I have no problem with tunnel vision. I respect people who have a goal and go about attaining it. I honor motivated and ambitious people.
What I don't honor, though, is achievement at any price. So what if you make it to the top of Everest but at the expense of your own self-respect? How can you live with yourself after that?
I admit, I did not finish reading Into Thin Air. I had to close the book. I had to put it away. The actions and inactions of Krakauer and his climbing mates made me thoroughly sick.
Climbers are notorious for being self-centered. How else could they focus so narrowly on their climbing ambitions? I know this because I know climbers. I love the mountains and I spent a whole month once in Nepal, trekking through the Himalayas.
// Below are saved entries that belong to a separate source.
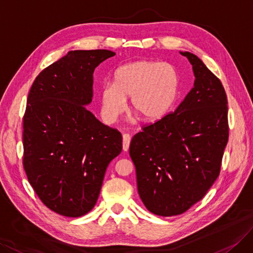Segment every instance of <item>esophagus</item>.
I'll use <instances>...</instances> for the list:
<instances>
[{
	"label": "esophagus",
	"instance_id": "obj_1",
	"mask_svg": "<svg viewBox=\"0 0 253 253\" xmlns=\"http://www.w3.org/2000/svg\"><path fill=\"white\" fill-rule=\"evenodd\" d=\"M130 140H131V136H130L129 133L123 134V149H124V151H128Z\"/></svg>",
	"mask_w": 253,
	"mask_h": 253
}]
</instances>
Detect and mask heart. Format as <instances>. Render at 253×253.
I'll use <instances>...</instances> for the list:
<instances>
[{
  "label": "heart",
  "mask_w": 253,
  "mask_h": 253,
  "mask_svg": "<svg viewBox=\"0 0 253 253\" xmlns=\"http://www.w3.org/2000/svg\"><path fill=\"white\" fill-rule=\"evenodd\" d=\"M177 79L172 66L167 63L137 61L120 67L113 84L106 83L100 91L101 112L108 123L116 122L126 108L130 96L131 108L144 120L163 117L172 104Z\"/></svg>",
  "instance_id": "1"
}]
</instances>
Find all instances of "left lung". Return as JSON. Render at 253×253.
Returning <instances> with one entry per match:
<instances>
[{
    "mask_svg": "<svg viewBox=\"0 0 253 253\" xmlns=\"http://www.w3.org/2000/svg\"><path fill=\"white\" fill-rule=\"evenodd\" d=\"M194 72V86L177 108L144 125L131 140L137 191L161 216L184 213L213 185L229 136L228 106L219 79L197 55L181 52Z\"/></svg>",
    "mask_w": 253,
    "mask_h": 253,
    "instance_id": "8db88e82",
    "label": "left lung"
}]
</instances>
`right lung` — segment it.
<instances>
[{
  "mask_svg": "<svg viewBox=\"0 0 253 253\" xmlns=\"http://www.w3.org/2000/svg\"><path fill=\"white\" fill-rule=\"evenodd\" d=\"M116 55L106 49L69 51L40 72L23 117V167L46 207L79 217L99 198L122 134L87 110L95 67Z\"/></svg>",
  "mask_w": 253,
  "mask_h": 253,
  "instance_id": "right-lung-1",
  "label": "right lung"
}]
</instances>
On Everest, that single-minded nature is taken to the nth degree. Each man is on his own. No one helps the other. They are each focused on summitting, and once attained, they are focused on a safe withdrawal down the mountain. After all, they've each paid about $50,000 for the privilege of joining a "team" for the chance to make it to the top.
The images of sick and very slowly dying climbers, sitting in the snow on the slope and simply left for dead, with healthy climbers just walking on by, well, it just makes me sick. How could you just walk on by a dying person like that? What kind of self-centered sicko are you?
As I've said before, there's something about Krakauer that rubs me the wrong way.